激しい雨が、九州に大きな被害をもたらしました。新聞の写真や、テレビニュースの映像を見ると、ショックです。暴れる濁流の様子を見せられながら、アナウンサーたちからは、「最大級の警戒を」と呼びかけられます。近年、こうした「何十年に1度」と表現される災害が、毎年起きているような気がしてしまいます。
私が新聞記者の駆け出しだったころにあった1995年の阪神・淡路大震災。以前から警戒されている東海・東南海地震までは大きな災害はないのでは、と勝手に思い込んでいたので愕然としました。もはや、地震や集中豪雨といった災害は、どこで起きても不思議ではありませんし、残念ながら起きています。不測の事態にどう備えるのか。防災を考えるときに、最も大切なことのひとつだと思います。

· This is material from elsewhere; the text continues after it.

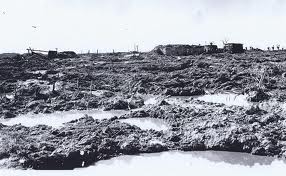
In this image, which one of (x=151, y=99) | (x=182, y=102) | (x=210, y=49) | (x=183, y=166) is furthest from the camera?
(x=210, y=49)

新型コロナウイルスがまだ、うろうろしています。東京では新たに確認された感染者が再び増え始め、「第2波」か、とも心配されています。これは想定されていたのか、それとも不測の事態なのでしょうか……。いずれにしても、みんなでがんばってきた「自粛」が水の泡、というのは絶対に避けたいです。
何がわかって、何がわからないのか。何を基準にどんな判断がされてきたのか。そんなことを共有できれば、いろんな備え方ができるのかもしれない。そう思います。